原文網址:http://msutoday.msu.edu/news/2017/puzzling-pockets-of-rock-deep-in-earths-mantle/
地函深處的謎樣岩石斑塊
密西根州立大學和亞利桑納州立大學的地質科學家利用電腦模擬,來尋求岩石如何在地核和地函邊界聚積成蕈狀斑塊的解釋。
這些較小的岩體大概位在地下2600公里深。由於地震波經過它們時會大幅變慢,因此又被稱作「超低速帶」(ultra-low velocity zones)。長久以來地質科學家認為這些區域處於部分熔融狀態;然而,假設中由炙熱岩石組成的這些區域,其中卻有許多經常被觀測到位於深部地函較冷的地區,為此地質科學家困惑了數十年之久。
此論文發表於當期的《自然通訊》(Nature
Communications)。主要作者,亞利桑納州立大學地球與太空探索學院的助理教授Mingming Li表示:「過往認為這些小區域跟他們周圍的岩石相同,不過是處於部分熔融狀態。但是從它們在全球都有分布,且密度、形狀和大小有很多變化來看,它們的組成可能截然不同。」
Li是共同作者,密西根州立大學的地球與環境科學家Allen McNamara的研究生。其他共同作者還有亞利桑那州立大學的Edward Garnero和Shule Yu。
McNamara表示:「我們不知道超低速帶到底是什麼。它們可能跟一般地函一樣,只不過溫度比較高且處於熔融狀態;或者完全是由其他某些東西組成。事實上,這兩種可能性都跟地震波呈現出來的證據相符。因此,我們決定運用地函對流的電腦模型,來探討它們的形狀和外形是否可以提供給我們這項問題的解答。」

**提供的清單**
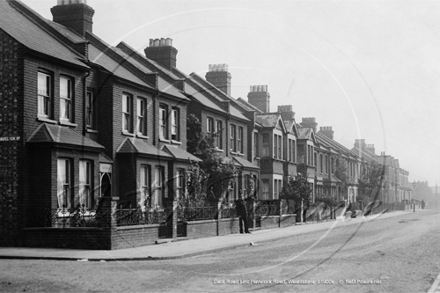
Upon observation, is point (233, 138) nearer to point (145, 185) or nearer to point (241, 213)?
point (241, 213)

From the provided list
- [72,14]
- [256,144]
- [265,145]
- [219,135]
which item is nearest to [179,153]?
[219,135]

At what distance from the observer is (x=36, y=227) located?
69.8 feet

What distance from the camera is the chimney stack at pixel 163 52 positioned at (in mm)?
39750

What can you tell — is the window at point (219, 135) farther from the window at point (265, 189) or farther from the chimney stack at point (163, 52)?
the window at point (265, 189)

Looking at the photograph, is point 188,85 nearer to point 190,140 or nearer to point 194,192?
point 190,140

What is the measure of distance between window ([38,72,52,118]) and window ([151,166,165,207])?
23.5 ft

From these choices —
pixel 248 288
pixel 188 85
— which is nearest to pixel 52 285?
pixel 248 288

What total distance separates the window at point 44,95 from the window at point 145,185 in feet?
20.1

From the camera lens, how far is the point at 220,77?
150 feet

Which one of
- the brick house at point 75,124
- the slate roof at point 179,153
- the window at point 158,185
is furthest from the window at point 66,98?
the slate roof at point 179,153

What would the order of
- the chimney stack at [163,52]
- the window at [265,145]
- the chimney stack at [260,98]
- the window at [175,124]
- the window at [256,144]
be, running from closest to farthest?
the window at [175,124], the chimney stack at [163,52], the window at [256,144], the window at [265,145], the chimney stack at [260,98]

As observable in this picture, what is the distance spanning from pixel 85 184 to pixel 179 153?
24.4 ft

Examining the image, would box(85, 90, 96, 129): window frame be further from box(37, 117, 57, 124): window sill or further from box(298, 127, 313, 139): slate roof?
box(298, 127, 313, 139): slate roof

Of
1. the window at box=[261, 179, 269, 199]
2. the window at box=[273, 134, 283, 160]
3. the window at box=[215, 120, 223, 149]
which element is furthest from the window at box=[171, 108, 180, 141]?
the window at box=[273, 134, 283, 160]
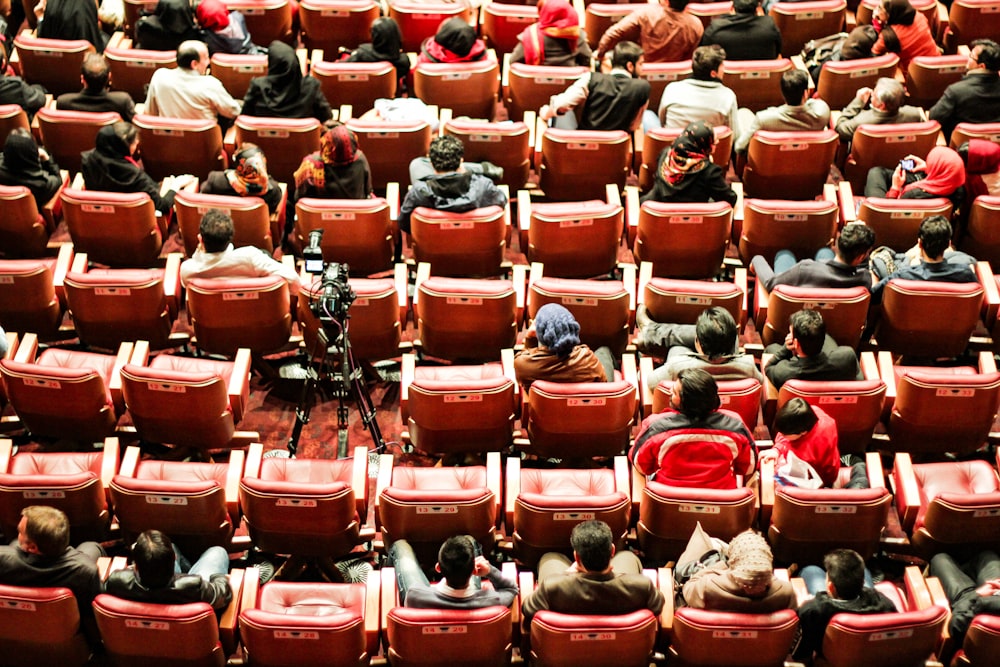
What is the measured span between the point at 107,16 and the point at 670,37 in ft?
11.1

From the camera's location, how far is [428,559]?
4629 mm

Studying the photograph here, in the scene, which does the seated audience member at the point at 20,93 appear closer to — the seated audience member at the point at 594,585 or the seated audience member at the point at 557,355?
the seated audience member at the point at 557,355

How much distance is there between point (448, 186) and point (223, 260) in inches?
43.0

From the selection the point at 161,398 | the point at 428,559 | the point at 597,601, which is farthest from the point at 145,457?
the point at 597,601

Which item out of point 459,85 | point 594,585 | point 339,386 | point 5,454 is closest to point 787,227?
point 459,85

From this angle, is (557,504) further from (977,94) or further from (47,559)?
(977,94)

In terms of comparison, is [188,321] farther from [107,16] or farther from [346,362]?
[107,16]

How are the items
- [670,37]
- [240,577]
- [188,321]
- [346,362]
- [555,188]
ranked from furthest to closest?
[670,37], [555,188], [188,321], [346,362], [240,577]

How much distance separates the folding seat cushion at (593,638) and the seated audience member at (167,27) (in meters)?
4.40

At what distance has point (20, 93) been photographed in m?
6.70

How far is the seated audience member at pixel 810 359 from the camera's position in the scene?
5027 mm

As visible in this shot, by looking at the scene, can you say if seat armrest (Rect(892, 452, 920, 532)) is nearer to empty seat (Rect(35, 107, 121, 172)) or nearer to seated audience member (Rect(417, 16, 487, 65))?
seated audience member (Rect(417, 16, 487, 65))

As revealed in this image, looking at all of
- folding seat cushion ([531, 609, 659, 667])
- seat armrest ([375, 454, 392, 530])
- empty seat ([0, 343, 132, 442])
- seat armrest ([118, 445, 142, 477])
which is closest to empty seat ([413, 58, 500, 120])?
empty seat ([0, 343, 132, 442])

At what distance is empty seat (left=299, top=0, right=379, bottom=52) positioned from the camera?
7176mm
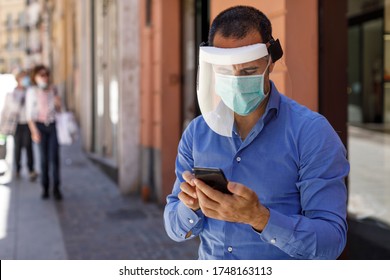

**題目要求**
把講地函深處岩石斑塊的這篇文章,從「此論文發表於當期的《自然通訊》(Nature」開始,一路到「很多變化來看,它們的組成可能截然不同。」」為止,一字不改地抄寫下來。

**回答**
此論文發表於當期的《自然通訊》(Nature
Communications)。主要作者,亞利桑納州立大學地球與太空探索學院的助理教授Mingming Li表示:「過往認為這些小區域跟他們周圍的岩石相同,不過是處於部分熔融狀態。但是從它們在全球都有分布,且密度、形狀和大小有很多變化來看,它們的組成可能截然不同。」